On Tuesday night, Miami Heat forward Chris Bosh will do battle with Kevin Garnett.
HollywoodReporter.com reports that Bosh began fighting a different battle on Monday, filing a lawsuit against the mother of his child, Allison Mathis, for "infringing his trademark and publicity rights" by appearing on VH1's popular reality television show, Basketball Wives.
Bosh is claiming that co-defendants Allison Mathis and producer Shed Media are commercially exploiting his likeness and trademark, and the complaint offers an amusing rationale on why Mathis' appearance doesn't constitute protected First Amendment expression against Bosh's purported intellectual property rights: "The use of Plaintiff's name by Defendants is primarily commercial and not communicative," says the lawsuit. "Further, the show, 'Basketball Wives,' is not transformative, but rather the use, depiction, or imitation of celebrity NBA basketball players, including Plaintiff, is the very sum and substance of the show."
Bosh claims his consent was required for use of his mark -- his name -- and that the reality show is likely to confuse the public into thinking he authorized or sponsored Basketball Wives.I think pretty much everyone can agree that this show is an embarrassment. Being associated with this show is like being associated with a pig sty or chicken pox or something. It's just hideous, desperate, pointless and wrong. And no, I haven't watched a second of it.

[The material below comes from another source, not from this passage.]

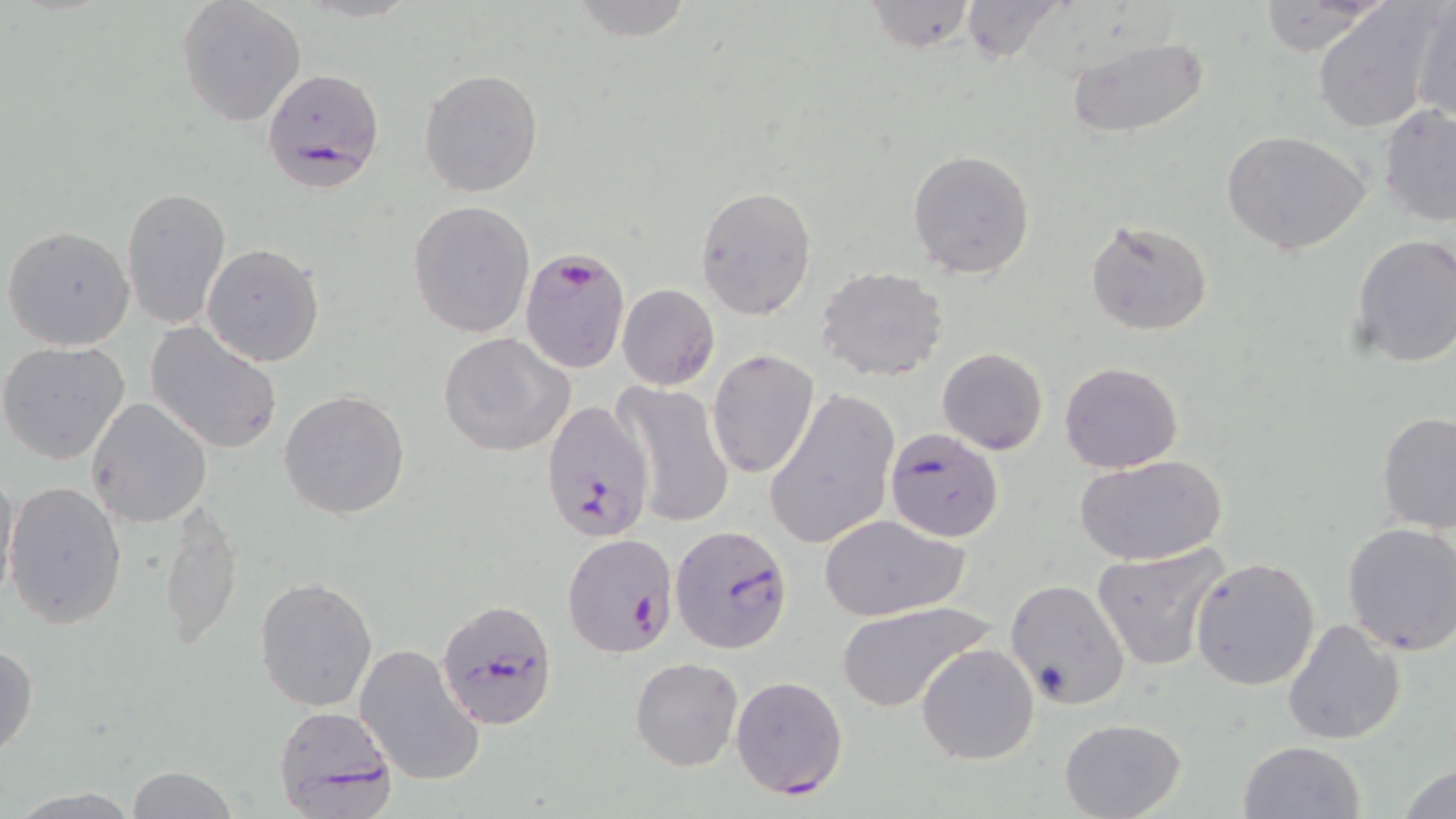 Approximate bounding boxes as (x1, y1, x2, y2) in pixels. Uninfected red blood cell locations: (1255, 0, 1387, 55), (566, 1, 698, 43), (861, 1, 977, 53), (177, 2, 304, 127), (1412, 2, 1455, 127), (955, 3, 1065, 63), (1312, 5, 1440, 133), (1066, 34, 1210, 141), (418, 69, 543, 196), (1378, 104, 1456, 227), (1221, 130, 1370, 255), (906, 150, 1036, 278), (694, 185, 816, 320), (121, 186, 230, 329), (408, 201, 533, 338), (1085, 217, 1214, 337), (3, 225, 134, 351), (1349, 233, 1456, 369), (202, 243, 325, 366), (816, 266, 950, 382), (616, 284, 719, 390), (145, 323, 283, 456), (437, 332, 575, 458), (0, 340, 132, 464), (937, 347, 1049, 455), (707, 349, 819, 478), (1059, 360, 1184, 474), (612, 381, 734, 529), (765, 387, 900, 551), (279, 388, 411, 521), (86, 397, 213, 528), (1374, 412, 1456, 535), (1077, 456, 1224, 567), (0, 466, 19, 608), (5, 482, 127, 630), (159, 503, 242, 652), (819, 515, 969, 621), (1341, 523, 1456, 656), (1092, 542, 1230, 672), (1190, 555, 1321, 690), (254, 576, 379, 711), (1006, 580, 1129, 709), (836, 601, 995, 714), (1282, 618, 1405, 743), (0, 641, 38, 763), (354, 643, 485, 787), (916, 643, 1041, 766), (630, 656, 742, 771), (1057, 718, 1186, 818), (1238, 739, 1367, 819), (1399, 764, 1455, 819), (126, 765, 238, 819), (3, 786, 146, 818). Plasmodium falciparum-infected red blood cell locations: (261, 68, 387, 191), (520, 247, 631, 378), (538, 399, 653, 544), (885, 428, 1003, 542), (670, 524, 794, 654), (562, 534, 679, 659), (438, 598, 560, 732), (730, 676, 851, 798), (272, 704, 400, 819). Slide-level diagnosis: Plasmodium falciparum. Light microscopy. Captured at 1000x magnification. One field of a larger specimen. Image is 1456×819 pixels. May-Grünwald-Giemsa stain. Thin blood smear.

But is it really illegal? That seems like a stretch. Unless the show is going out of its way to defame Bosh, it's difficult to believe a court should prevent Ms. Mathis from identifying herself as who she is, the mother of his child.
Everyone has regrets about past relationships and it's often a good idea to forget about them and move on. But Bosh's previous actions have consequences and filing a lawsuit to smother those consequences just feels like a bit too much.